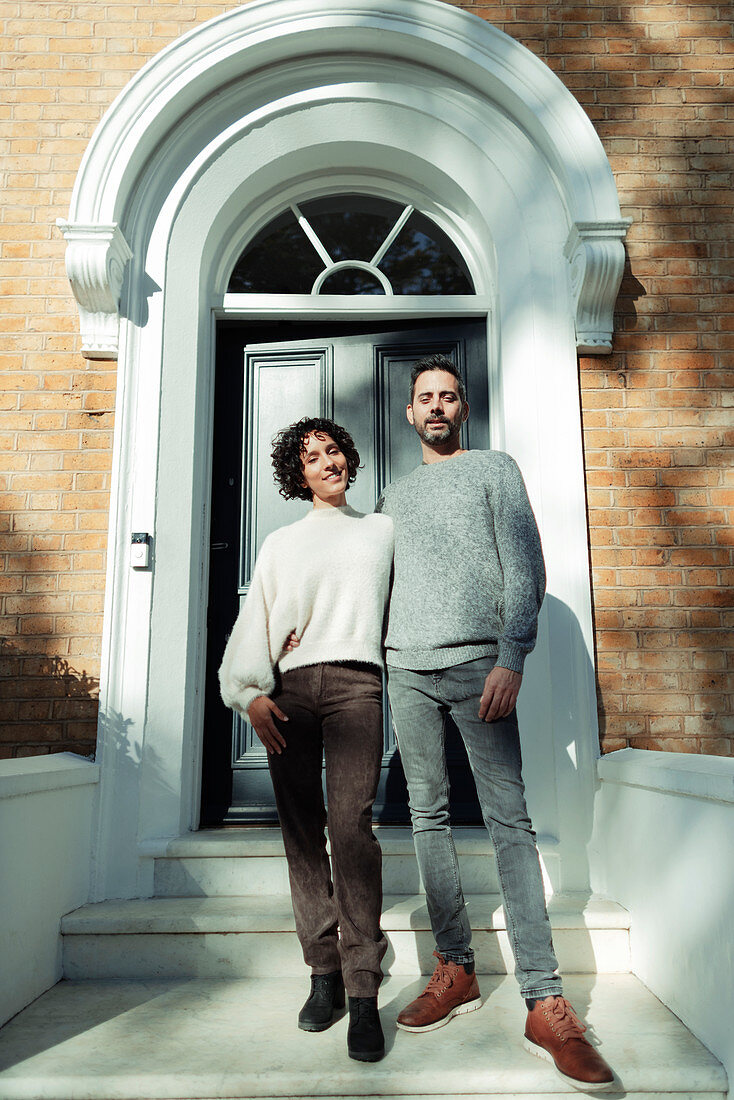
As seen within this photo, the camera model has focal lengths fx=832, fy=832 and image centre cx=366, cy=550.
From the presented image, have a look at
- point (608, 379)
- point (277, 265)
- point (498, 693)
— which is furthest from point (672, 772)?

***

:: What you are asked to do ::
Render the text lines of the listing above as a JSON list of strings, one string per line, skipping blank lines and leaving out the picture.

:: Task solution ::
[
  "As seen within this photo, the camera model has focal lengths fx=832, fy=832 and image centre cx=366, cy=550.",
  "From the presented image, have a look at",
  "- point (608, 379)",
  "- point (277, 265)",
  "- point (498, 693)",
  "— which is furthest from point (672, 772)?"
]